Strip untrusted HTML	User pastes HTML; sanitize before including in prompt.	Remove `<script>`, `onclick`, etc.
Enforce "cite or refuse"	Every factual claim must have a citation. If no chunk supports it, refuse.	In prompt: "Only use information from the provided context. If unsure, say 'I don't know.'"
PII detection	Don't leak user PII in logs or to the model.	Redact SSN, credit cards before logging.
Output filtering	Post-process model output. Block toxic or off-topic content.	Keyword blocklist, classifier for harmful content.

Input sanitization example: Truncate inputs to max length (e.g., 4K chars). Reject inputs with high ratio of special characters (potential injection). Escape or remove control characters.

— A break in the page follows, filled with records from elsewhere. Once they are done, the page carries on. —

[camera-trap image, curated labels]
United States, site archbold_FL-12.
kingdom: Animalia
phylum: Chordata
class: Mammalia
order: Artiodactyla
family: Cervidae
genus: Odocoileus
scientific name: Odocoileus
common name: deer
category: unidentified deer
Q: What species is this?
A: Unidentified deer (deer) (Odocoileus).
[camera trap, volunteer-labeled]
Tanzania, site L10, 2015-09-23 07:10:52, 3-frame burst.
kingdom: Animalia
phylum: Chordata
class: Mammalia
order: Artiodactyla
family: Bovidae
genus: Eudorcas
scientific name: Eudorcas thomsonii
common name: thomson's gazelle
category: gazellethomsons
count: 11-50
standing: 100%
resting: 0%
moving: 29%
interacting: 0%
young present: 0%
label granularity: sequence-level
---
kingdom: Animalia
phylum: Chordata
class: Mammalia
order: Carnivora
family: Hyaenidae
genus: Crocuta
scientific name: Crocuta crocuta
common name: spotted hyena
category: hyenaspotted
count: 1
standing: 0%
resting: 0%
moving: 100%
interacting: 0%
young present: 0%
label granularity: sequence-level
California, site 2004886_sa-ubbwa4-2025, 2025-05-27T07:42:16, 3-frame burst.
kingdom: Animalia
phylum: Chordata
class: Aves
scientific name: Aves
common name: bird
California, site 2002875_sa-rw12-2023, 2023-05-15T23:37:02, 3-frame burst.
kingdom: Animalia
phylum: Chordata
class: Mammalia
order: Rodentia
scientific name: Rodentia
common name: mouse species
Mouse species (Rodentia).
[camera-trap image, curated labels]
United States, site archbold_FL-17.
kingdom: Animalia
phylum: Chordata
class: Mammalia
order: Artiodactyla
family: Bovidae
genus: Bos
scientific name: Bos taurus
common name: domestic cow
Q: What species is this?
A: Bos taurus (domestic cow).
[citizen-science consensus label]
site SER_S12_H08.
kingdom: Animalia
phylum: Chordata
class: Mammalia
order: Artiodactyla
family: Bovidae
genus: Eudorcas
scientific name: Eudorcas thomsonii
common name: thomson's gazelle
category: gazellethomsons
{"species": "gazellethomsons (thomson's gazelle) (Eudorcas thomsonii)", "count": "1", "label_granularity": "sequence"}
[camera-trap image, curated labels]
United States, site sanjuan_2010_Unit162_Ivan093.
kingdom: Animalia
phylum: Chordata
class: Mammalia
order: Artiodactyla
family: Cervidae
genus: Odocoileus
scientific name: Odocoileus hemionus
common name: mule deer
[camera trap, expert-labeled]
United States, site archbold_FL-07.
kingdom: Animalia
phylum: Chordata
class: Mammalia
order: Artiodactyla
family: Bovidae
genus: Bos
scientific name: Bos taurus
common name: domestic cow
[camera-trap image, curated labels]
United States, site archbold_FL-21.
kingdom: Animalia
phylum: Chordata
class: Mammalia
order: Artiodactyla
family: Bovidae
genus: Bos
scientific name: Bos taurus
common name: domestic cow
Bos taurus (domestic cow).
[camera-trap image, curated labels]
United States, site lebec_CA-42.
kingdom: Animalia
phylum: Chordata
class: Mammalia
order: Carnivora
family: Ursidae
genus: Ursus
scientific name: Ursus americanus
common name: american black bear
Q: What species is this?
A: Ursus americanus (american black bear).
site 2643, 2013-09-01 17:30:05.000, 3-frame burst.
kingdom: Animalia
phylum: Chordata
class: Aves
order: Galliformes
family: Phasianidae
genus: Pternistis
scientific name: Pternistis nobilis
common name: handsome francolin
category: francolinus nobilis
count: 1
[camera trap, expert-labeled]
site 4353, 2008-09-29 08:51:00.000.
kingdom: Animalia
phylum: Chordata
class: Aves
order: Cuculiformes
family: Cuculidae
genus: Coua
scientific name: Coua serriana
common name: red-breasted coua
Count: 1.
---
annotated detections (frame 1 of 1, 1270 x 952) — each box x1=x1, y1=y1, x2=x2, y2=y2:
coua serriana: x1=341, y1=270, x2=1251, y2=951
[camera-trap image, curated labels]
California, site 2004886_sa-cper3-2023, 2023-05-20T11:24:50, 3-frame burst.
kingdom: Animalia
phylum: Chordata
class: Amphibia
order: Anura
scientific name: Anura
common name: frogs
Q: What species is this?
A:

Output filtering: Run answer through a lightweight classifier before returning. If confidence of "harmful" > threshold, return a generic refusal.

DRIFT + MONITORING

Monitor:

Retrieval miss rate: % of queries where top-k chunks have no relevant chunk. High = chunking or embedding issue.
Citation coverage: % of answers with at least one citation. Low = model ignoring context.
User feedback: "Was this helpful?" thumbs up/down. Track by question type.
Doc freshness lag: Time from doc update to re-embed and re-index. Alert if > 24h for critical docs.

Re-embed on:

Doc changes (new, updated, deleted).
Embedding model changes (version upgrade).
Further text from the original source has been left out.